Still others are undocumented immigrants with no means of returning to their country of origin, he said.
Jackson offers to pay airfare for patients who are undocumented immigrants, Knight said. But hospital administrators also are working with embassies to locate patients’ family members in their home countries and expedite their return.
Another part of the reason patients are staying longer at Jackson is due to the nature of the hospital’s services, said Marcos Lapciuc, chairman of the Trust.
Jackson’s trauma center, burn unit and transplant services all provide care that leans toward long-term stays.
“If we take a look at the business lines that we do, we are almost by definition trauma and transplant heavily skewed,’’ Lapciuc said. “We are going to continue to see longer lengths of stay. We are going to continue to see inefficiencies... because of the nature of our business.’’

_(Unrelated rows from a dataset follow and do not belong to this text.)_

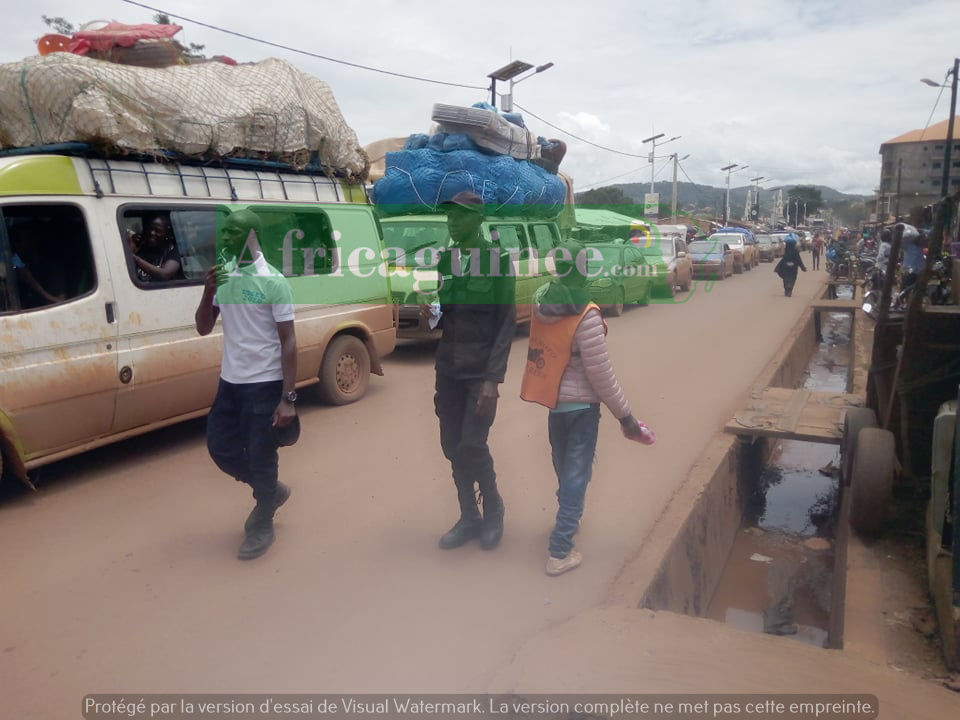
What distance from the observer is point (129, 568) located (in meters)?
3.65

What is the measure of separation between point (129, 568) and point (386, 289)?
411 centimetres

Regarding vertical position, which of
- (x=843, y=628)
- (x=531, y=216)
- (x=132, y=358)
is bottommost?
(x=843, y=628)

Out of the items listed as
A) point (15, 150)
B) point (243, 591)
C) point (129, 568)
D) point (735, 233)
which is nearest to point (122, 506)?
point (129, 568)

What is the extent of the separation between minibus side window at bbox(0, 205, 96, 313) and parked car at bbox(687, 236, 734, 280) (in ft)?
66.2

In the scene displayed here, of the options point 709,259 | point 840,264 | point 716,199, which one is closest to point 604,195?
point 709,259

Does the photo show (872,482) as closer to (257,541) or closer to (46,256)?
(257,541)

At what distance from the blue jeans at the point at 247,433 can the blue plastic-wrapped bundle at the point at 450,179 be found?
Answer: 6.31m

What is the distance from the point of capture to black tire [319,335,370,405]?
21.7 feet

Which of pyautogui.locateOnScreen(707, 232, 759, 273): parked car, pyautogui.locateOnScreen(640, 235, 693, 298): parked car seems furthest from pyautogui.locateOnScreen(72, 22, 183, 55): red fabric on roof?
pyautogui.locateOnScreen(707, 232, 759, 273): parked car

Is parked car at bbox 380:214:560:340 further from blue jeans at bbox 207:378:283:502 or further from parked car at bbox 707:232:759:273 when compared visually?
parked car at bbox 707:232:759:273

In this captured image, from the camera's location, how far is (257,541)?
3.77 m

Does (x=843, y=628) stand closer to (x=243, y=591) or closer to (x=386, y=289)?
(x=243, y=591)

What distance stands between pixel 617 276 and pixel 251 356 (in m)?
11.1

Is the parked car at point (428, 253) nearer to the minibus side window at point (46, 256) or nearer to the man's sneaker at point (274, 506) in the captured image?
the minibus side window at point (46, 256)
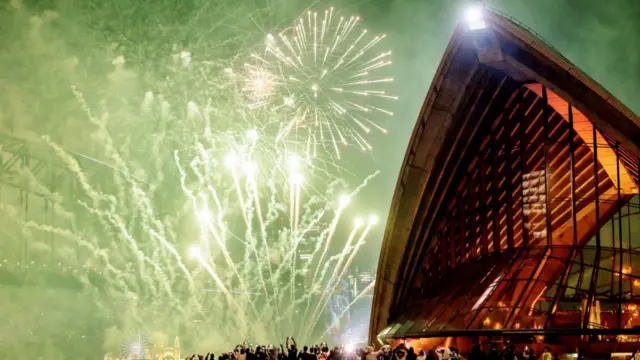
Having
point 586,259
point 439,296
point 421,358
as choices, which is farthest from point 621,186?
point 421,358

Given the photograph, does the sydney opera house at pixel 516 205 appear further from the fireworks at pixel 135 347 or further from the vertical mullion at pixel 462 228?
the fireworks at pixel 135 347

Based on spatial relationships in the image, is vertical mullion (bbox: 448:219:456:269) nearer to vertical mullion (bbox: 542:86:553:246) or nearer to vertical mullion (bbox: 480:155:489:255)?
vertical mullion (bbox: 480:155:489:255)

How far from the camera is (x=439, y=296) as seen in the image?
112ft

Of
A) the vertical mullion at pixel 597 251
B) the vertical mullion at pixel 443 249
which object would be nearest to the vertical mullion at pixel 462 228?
the vertical mullion at pixel 443 249

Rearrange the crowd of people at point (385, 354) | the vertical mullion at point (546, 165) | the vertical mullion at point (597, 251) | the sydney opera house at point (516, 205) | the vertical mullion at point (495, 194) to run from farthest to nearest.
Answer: the vertical mullion at point (495, 194)
the vertical mullion at point (546, 165)
the sydney opera house at point (516, 205)
the vertical mullion at point (597, 251)
the crowd of people at point (385, 354)

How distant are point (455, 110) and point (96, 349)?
252ft

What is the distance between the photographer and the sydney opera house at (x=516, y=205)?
27531 mm

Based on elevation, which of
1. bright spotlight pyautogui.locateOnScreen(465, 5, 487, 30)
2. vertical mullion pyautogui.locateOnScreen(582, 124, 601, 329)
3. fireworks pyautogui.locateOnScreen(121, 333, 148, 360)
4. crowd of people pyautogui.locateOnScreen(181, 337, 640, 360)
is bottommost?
fireworks pyautogui.locateOnScreen(121, 333, 148, 360)

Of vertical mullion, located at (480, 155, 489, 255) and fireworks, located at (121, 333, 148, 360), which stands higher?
vertical mullion, located at (480, 155, 489, 255)

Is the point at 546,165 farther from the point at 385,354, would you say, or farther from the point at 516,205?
the point at 385,354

Joe Arriola, a Trust member, echoed Lapciuc’s concerns, and said that Jackson has been unable to plan long term for the types of services that patients demand — cardiology, pulmonology — because of the hospital’s financial struggles.
“If we don’t change, if we don’t start selling what people want to buy, we are going to be stuck with what we don’t want, which is this long-term care, the very complex cases and all that,’’ Arriola said. “Long term care, we can’t survive with that. On the contrary, we will sink quickly.’’
In other business, Trust members attended a meeting of the Miami-Dade County Commission, which was considering a request from Jackson to build a helipad at its satellite hospital in South Miami-Dade. Commissioners approved the helipad unanimously. Jackson officials applied for the helipad in anticipation of opening a trauma center at Jackson South should state legislators allow more trauma centers in the state.